Sometimes the phone rings and you’re told that a relative was arrested for a crime — maybe drunk driving or maybe bank fraud, depending on your brand of family. To be honest it’s not surprising news, though the situation spurs family drama, deep uncertainty and consequences. Ultimately this could be a good thing if used as an opportunity to change and heal. Then again, left to fester, the incident could become the harbinger of a long descent into madness and a particularly rough batch of holidays later this year.

Such is my reaction to yesterday’s news that Minnesota Gov. Mark Dayton blew up at fellow DFLer and Senate Majority Leader Tom Bakk (DFL-Cook), a senior member of the Iron Range delegation and top Democrat in the legislature. It wasn’t if this high level meltdown among allies was going to happen; it was when. So, here we are. Ahead of schedule, even.

Patrick Condon of the Star Tribune relayed the news, now the predominant talk of the state’s political watchers:

Dayton’s rebuke of Bakk at a late afternoon news conference was unusually harsh even for the rough-and-tumble politics of the State Capitol. It raised immediate questions about how a splintered relationship between the two men could affect Dayton’s agenda and the DFL’s fortunes in the legislative session. It came after Bakk, of Cook, led a successful charge on the Senate floor earlier in the day to delay the pay raises until July 1. The raises total $800,000 in additional pay per year to 23 cabinet officers.

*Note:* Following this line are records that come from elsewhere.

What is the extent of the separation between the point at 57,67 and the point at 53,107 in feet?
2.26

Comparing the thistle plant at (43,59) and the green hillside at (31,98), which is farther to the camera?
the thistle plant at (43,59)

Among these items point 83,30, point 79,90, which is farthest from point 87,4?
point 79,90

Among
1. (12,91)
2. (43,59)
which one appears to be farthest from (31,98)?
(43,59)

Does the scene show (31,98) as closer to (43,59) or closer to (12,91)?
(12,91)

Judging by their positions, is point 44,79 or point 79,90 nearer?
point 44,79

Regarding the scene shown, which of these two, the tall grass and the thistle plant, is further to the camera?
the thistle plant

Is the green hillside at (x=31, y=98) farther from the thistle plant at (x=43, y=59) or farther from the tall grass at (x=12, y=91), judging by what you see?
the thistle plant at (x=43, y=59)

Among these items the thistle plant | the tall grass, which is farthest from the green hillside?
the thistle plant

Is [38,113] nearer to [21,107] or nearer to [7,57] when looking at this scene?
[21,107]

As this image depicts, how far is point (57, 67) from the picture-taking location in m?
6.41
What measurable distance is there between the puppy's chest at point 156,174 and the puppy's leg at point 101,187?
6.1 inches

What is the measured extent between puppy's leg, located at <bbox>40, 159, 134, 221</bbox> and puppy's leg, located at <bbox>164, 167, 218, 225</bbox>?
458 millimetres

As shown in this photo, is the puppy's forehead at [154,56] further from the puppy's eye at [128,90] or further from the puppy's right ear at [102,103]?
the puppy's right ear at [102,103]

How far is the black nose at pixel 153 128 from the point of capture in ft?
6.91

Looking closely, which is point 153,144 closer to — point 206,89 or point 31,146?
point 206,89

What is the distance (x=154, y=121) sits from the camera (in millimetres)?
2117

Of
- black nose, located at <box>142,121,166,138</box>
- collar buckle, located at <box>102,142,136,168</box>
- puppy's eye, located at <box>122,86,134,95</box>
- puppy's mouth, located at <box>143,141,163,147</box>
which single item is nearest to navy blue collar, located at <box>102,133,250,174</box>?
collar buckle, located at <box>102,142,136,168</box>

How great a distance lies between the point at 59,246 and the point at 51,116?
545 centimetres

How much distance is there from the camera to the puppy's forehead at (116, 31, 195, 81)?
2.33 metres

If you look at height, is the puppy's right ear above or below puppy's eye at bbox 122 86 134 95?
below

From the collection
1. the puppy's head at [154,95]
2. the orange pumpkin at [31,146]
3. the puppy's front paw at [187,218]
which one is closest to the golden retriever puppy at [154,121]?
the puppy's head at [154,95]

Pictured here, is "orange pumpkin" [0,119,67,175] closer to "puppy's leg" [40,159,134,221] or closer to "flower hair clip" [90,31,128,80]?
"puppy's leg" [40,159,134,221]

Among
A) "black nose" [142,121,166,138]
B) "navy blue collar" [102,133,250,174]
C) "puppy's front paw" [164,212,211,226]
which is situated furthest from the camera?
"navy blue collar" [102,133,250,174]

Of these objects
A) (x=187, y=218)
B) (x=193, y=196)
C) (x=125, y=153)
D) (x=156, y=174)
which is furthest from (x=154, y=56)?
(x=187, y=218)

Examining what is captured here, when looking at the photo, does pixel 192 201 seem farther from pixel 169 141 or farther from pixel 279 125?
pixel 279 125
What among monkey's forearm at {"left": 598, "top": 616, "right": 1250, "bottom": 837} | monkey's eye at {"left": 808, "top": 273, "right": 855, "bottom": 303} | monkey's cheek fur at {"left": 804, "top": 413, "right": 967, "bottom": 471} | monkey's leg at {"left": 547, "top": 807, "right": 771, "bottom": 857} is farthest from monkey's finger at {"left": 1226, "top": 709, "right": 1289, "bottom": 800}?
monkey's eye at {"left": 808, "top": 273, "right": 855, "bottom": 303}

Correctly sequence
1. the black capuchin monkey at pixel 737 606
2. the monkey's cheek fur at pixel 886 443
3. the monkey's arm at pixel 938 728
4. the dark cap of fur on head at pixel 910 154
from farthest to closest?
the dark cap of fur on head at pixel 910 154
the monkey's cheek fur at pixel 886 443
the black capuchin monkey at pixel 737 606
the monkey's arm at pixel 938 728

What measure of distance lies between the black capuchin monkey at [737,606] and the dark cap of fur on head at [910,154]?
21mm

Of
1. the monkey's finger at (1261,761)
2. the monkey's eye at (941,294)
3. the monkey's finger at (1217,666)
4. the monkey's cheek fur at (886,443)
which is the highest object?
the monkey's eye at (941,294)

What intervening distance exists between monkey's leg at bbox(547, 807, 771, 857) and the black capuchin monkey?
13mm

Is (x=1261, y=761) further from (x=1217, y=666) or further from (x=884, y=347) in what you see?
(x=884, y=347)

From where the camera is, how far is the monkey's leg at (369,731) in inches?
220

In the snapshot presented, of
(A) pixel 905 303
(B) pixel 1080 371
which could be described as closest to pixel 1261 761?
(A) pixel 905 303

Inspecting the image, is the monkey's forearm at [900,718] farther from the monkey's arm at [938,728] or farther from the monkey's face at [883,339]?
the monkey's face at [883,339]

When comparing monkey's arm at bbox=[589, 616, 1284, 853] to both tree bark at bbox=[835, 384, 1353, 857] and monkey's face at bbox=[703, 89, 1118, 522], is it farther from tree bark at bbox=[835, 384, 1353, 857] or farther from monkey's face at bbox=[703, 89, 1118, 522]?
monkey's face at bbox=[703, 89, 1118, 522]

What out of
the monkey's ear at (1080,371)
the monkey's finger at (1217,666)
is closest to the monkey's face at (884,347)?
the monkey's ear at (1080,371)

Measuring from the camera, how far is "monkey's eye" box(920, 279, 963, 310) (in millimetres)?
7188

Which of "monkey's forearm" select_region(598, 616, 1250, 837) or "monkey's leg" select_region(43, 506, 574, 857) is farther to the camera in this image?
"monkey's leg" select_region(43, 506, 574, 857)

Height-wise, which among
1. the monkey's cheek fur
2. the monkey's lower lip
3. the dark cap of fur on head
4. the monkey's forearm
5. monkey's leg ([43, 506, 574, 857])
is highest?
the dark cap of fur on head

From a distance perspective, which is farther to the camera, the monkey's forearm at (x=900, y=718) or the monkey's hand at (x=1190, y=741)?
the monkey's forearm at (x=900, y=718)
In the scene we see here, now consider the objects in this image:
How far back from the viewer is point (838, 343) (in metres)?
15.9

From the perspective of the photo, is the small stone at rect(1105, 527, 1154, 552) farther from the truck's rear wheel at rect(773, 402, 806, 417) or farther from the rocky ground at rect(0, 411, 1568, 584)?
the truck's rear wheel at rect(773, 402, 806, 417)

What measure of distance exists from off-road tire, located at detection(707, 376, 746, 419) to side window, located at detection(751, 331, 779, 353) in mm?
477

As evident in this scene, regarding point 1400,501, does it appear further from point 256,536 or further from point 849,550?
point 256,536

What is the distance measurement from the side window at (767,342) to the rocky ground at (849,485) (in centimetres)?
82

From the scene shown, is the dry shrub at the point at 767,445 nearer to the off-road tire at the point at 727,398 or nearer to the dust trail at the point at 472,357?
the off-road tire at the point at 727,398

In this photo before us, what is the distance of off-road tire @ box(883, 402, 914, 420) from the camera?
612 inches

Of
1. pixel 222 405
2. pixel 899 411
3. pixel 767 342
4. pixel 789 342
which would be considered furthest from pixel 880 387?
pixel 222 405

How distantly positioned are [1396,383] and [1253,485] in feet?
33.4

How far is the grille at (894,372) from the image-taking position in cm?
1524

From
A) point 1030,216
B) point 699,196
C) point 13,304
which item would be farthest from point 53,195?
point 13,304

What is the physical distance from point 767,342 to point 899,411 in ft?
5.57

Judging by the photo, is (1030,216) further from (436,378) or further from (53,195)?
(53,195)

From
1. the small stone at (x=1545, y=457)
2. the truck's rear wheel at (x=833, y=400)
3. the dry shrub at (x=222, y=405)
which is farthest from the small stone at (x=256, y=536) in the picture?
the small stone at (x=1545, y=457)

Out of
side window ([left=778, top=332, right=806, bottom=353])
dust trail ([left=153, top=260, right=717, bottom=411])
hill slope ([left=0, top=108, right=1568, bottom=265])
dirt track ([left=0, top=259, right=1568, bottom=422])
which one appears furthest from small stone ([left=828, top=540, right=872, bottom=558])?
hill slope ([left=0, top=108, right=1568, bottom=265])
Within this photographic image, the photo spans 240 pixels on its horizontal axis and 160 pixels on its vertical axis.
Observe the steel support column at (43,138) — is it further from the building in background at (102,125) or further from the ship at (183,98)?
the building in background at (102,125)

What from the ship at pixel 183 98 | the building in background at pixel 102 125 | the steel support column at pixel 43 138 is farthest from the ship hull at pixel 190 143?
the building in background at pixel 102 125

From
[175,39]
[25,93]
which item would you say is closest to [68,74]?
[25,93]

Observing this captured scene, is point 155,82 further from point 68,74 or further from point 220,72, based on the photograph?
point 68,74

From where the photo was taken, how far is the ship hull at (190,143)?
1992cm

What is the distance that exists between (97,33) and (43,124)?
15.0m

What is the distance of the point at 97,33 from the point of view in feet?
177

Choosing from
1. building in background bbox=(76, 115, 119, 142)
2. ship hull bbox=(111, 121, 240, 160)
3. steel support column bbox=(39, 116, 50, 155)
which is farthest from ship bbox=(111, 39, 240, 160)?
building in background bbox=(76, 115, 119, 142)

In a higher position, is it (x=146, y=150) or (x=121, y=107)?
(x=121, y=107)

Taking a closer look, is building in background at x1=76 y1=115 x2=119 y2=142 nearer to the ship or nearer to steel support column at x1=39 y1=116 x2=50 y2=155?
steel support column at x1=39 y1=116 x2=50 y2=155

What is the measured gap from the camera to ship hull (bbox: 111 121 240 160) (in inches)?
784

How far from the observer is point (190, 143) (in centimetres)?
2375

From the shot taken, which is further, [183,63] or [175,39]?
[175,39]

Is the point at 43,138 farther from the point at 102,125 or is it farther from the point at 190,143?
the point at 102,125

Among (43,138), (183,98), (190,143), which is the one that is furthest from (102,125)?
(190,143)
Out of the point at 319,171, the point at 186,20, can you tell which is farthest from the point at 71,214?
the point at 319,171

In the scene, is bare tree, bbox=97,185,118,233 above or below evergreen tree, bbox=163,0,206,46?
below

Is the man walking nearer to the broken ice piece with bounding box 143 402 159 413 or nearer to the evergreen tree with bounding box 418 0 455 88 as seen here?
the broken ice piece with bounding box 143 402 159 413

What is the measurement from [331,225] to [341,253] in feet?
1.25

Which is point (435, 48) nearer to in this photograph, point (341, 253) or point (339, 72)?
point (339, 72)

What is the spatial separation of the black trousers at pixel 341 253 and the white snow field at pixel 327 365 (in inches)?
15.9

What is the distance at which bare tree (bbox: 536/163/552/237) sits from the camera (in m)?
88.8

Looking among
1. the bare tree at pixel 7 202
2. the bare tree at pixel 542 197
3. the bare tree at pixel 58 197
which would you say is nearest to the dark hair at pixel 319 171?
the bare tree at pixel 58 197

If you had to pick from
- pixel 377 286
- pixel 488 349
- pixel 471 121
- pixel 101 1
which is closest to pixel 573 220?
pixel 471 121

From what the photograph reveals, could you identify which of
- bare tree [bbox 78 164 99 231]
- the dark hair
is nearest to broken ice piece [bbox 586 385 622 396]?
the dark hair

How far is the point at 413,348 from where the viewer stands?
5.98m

Dayton said he strongly opposes the delay and will veto the measure if it reaches his desk. He also said Bakk’s maneuver came without warning.

“I’m very disappointed because I thought my relationship with Senator Bakk has always been positive and professional,” Dayton said. “I certainly learned a brutal lesson today that I can’t trust him, can’t believe what he says to me, and that he connives behind my back.”

“I can’t trust him.” “Can’t believe what he says.” “He connives behind my back.”

These are remarkably clear and direct words from the governor, and not the kind of rhetoric washed away by a hand shake and a few dozen miles of new pavement in Northern St. Louis County. One one hand, one enjoys seeing candor, but for DFLers this marks a troubling future for policy goals in the mixed government.

Brewing Battle

First off, we are told this is about the governor’s controversial pay raises for high ranking state officials. But, come on. Yes, the governor made a risky political decision to raise commissioner salaries, and yes, Bakk crossed him on that. That might cause a spat under normal conditions, but the brutal, unrestrained nature of Dayton’s brushback indicates something more than a one time transgression.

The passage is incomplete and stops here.